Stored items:
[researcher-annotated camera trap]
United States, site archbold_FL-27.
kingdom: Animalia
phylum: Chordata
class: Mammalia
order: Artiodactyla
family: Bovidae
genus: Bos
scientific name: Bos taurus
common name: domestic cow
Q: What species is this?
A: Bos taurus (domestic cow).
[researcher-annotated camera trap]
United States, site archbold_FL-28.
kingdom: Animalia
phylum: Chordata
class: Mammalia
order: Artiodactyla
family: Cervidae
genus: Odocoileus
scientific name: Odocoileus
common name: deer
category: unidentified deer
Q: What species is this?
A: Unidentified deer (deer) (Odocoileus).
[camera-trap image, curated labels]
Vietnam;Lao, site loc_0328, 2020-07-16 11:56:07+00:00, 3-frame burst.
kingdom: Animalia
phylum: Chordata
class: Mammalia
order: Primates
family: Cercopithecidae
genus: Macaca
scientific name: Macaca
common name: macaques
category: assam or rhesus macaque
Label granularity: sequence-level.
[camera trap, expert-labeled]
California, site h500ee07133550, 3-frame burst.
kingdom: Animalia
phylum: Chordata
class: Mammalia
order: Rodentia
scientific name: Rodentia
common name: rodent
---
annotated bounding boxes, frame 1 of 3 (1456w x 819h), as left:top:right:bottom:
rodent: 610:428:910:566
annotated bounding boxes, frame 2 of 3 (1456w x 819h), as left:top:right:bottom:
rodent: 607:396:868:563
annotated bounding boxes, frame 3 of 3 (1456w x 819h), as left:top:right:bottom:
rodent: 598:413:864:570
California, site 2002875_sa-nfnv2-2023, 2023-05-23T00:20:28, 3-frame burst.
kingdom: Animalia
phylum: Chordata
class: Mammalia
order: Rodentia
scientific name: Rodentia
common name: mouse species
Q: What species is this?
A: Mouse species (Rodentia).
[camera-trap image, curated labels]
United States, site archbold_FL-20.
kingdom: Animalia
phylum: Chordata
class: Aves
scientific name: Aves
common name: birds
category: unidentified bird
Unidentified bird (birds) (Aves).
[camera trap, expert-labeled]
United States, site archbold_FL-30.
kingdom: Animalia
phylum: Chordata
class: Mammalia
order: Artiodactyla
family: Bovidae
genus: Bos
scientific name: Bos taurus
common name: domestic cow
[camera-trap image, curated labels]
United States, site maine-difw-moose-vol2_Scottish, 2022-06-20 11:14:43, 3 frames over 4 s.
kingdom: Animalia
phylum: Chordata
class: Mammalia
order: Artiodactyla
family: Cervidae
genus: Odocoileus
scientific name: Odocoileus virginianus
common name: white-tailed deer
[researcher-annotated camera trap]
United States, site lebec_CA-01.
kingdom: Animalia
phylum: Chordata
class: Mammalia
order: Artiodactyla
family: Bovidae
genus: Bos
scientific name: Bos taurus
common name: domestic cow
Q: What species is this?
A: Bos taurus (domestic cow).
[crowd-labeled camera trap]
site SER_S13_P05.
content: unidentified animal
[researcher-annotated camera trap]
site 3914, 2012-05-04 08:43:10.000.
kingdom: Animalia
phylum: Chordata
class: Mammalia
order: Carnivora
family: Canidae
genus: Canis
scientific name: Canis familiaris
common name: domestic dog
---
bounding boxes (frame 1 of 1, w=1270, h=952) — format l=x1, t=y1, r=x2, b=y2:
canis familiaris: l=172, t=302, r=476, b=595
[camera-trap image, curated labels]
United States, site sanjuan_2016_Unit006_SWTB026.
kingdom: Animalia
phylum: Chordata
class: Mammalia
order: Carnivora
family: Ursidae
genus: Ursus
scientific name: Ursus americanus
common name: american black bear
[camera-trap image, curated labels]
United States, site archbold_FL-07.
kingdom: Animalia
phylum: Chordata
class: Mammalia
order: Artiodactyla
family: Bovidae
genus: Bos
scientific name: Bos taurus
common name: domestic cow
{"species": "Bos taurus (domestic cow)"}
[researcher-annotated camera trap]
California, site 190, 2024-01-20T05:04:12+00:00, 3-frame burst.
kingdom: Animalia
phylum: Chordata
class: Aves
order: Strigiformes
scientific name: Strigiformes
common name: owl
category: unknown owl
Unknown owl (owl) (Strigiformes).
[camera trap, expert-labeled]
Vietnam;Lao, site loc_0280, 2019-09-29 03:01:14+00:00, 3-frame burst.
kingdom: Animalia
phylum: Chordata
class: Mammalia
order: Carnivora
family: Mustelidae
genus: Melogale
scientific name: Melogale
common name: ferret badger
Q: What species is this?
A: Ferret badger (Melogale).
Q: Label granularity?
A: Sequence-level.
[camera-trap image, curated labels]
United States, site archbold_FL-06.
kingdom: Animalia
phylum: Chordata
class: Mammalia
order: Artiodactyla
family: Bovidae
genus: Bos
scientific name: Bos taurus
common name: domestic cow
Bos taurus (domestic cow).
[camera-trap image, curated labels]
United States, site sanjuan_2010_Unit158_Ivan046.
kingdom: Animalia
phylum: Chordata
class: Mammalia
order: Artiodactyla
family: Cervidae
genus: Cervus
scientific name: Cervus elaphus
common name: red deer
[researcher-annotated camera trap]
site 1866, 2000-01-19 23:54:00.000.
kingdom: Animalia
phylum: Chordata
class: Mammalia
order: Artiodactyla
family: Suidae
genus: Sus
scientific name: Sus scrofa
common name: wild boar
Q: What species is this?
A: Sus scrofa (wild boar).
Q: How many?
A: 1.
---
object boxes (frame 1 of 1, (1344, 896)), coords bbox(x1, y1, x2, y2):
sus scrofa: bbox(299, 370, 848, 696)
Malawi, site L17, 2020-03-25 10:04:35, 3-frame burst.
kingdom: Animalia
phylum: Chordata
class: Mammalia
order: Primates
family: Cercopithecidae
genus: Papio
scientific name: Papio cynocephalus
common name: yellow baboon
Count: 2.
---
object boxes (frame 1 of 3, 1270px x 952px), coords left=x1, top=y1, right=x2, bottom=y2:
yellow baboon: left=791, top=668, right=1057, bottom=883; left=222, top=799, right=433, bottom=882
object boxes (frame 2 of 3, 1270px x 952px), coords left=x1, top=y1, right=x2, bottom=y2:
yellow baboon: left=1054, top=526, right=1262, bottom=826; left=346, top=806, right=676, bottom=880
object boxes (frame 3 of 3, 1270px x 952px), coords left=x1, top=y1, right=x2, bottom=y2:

WHAT TO PRODUCE: Which lines of the records above contain the word "Odocoileus"? Report each one.

EXERCISE ANSWER:
genus: Odocoileus
scientific name: Odocoileus
A: Unidentified deer (deer) (Odocoileus).
genus: Odocoileus
scientific name: Odocoileus virginianus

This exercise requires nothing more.